● **Deine Aufgabe**
Entnimm dem Text über Kamala Harris wortgetreu alles von „Steigt sie bald“ bis hinunter zu „klar: Völlig unmöglich.“.

● **Textauszug**
((

Misogynie und Rassismus gibt es hier und in den USA. Doch anders als in Deutschland ist es dort für eine Schwarze Frau möglich, Präsidentin zu werden.

Steigt sie bald schon in die Air Force One? Vize-Präsidentin und Präsidentschaftskandidatin Kamala Harris vor dem Abflug mit der Air Force Two Foto: Kevin Lamarque/reuters

A ls Kamala Harris als Favoritin für die Kandidatur um die US-Präsidentschaft ausgerufen wurde, stellte ich mir die Frage: Wäre es in Deutschland möglich, dass eine Frau mit nichtdeutschem Hintergrund es in eine solch mächtige Position schafft? Die Antwort war für mich klar: Völlig unmöglich.

))

● **Bereitgestellte Angaben**
((

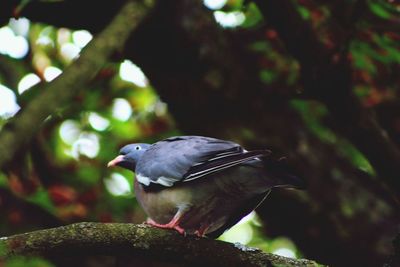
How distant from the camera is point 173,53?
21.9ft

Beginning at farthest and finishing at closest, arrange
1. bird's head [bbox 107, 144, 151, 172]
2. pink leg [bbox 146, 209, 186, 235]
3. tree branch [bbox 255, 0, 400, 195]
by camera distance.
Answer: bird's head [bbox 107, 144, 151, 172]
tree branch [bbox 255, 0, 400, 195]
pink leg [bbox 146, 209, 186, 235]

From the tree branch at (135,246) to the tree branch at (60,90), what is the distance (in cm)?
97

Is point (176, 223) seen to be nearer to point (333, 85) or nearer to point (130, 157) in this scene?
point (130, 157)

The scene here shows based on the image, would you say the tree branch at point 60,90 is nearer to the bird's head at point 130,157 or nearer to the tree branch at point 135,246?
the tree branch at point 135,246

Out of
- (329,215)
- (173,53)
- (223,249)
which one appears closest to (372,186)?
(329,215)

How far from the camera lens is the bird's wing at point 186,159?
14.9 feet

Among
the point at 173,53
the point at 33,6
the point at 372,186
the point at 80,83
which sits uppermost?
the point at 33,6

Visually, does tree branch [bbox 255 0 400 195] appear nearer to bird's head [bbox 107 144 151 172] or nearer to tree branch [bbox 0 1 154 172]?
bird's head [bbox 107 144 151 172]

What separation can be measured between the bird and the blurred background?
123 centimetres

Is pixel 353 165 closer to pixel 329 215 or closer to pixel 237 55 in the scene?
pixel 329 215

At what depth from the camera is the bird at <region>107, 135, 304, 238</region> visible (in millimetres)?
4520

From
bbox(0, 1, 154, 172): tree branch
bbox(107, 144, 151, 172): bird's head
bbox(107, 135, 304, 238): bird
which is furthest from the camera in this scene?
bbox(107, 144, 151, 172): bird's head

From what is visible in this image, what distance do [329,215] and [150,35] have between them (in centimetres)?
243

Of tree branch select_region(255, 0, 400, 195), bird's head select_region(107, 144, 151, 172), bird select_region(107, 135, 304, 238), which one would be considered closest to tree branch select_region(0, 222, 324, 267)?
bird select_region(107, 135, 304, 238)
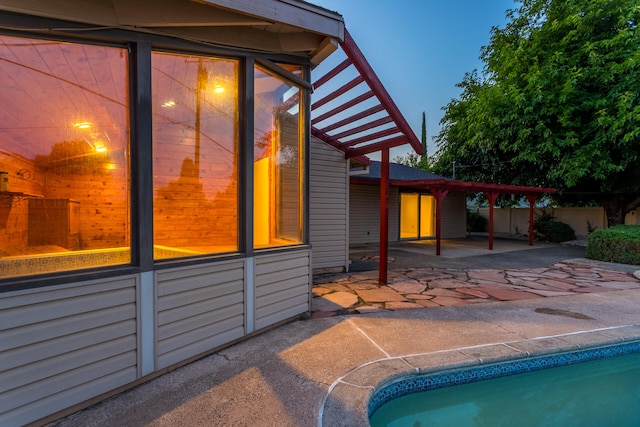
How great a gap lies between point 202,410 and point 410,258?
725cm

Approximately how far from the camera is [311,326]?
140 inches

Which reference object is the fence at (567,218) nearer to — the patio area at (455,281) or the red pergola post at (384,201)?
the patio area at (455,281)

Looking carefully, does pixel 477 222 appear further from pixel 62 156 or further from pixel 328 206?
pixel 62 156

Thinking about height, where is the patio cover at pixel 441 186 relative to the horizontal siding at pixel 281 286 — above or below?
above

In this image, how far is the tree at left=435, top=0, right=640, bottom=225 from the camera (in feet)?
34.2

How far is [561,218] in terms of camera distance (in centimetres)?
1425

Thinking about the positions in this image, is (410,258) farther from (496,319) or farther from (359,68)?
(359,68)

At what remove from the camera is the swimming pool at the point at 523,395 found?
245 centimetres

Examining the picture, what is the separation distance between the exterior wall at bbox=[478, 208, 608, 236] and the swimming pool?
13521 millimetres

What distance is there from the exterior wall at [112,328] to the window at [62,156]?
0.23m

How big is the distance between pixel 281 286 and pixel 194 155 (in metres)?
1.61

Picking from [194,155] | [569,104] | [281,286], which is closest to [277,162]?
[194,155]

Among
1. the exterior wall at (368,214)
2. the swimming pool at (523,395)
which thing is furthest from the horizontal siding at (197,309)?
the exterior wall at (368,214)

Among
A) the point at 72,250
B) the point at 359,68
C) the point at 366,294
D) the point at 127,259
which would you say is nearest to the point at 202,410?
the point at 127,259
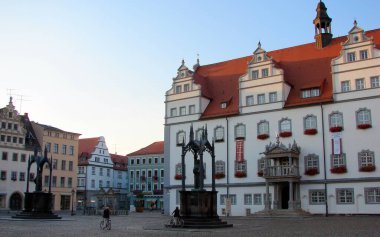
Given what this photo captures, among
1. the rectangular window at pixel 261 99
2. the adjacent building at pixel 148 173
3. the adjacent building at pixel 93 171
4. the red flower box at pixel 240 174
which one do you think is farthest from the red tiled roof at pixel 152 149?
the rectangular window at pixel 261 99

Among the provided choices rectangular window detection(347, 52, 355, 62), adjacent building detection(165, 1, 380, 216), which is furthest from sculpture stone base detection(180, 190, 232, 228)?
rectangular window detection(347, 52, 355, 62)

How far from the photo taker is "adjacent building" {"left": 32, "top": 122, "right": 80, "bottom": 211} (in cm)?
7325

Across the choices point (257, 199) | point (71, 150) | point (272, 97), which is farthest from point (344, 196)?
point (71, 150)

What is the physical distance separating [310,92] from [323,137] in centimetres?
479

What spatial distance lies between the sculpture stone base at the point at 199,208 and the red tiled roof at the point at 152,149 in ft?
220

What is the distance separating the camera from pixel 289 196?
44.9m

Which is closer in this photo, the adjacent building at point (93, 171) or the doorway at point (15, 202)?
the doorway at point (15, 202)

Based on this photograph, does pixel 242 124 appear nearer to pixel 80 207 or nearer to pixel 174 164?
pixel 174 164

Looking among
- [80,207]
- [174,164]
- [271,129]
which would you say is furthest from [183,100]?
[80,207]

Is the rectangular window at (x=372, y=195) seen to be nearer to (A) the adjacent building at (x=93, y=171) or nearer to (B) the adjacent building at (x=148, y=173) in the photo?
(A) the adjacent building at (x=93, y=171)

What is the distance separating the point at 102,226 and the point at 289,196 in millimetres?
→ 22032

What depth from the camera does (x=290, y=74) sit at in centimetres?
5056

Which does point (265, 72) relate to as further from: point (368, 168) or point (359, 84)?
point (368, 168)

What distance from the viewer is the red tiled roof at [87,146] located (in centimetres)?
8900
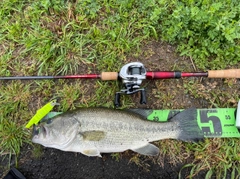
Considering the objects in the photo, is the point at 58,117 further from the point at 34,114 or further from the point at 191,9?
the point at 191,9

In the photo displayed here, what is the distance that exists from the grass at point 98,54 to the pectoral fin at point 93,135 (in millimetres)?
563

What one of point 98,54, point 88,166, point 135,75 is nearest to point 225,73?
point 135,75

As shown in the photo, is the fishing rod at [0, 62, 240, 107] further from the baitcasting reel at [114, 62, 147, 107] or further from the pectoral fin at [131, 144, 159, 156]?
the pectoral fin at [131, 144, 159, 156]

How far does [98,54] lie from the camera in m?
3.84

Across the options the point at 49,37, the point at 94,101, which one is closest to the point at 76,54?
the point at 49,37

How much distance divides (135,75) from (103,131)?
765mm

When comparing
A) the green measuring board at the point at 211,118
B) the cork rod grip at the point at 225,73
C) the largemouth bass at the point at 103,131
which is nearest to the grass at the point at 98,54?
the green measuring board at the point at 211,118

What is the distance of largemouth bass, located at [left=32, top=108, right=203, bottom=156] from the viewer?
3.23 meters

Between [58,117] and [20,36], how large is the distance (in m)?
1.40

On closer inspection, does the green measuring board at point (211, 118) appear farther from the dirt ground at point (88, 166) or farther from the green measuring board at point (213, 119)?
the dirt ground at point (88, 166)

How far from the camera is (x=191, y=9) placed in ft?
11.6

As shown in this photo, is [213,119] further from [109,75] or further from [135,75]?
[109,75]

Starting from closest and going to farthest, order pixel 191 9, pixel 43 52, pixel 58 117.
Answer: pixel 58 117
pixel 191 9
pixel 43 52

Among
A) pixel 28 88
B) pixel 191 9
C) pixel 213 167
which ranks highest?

))

● **Lösung der Aufgabe**
Steigt sie bald schon in die Air Force One? Vize-Präsidentin und Präsidentschaftskandidatin Kamala Harris vor dem Abflug mit der Air Force Two Foto: Kevin Lamarque/reuters

A ls Kamala Harris als Favoritin für die Kandidatur um die US-Präsidentschaft ausgerufen wurde, stellte ich mir die Frage: Wäre es in Deutschland möglich, dass eine Frau mit nichtdeutschem Hintergrund es in eine solch mächtige Position schafft? Die Antwort war für mich klar: Völlig unmöglich.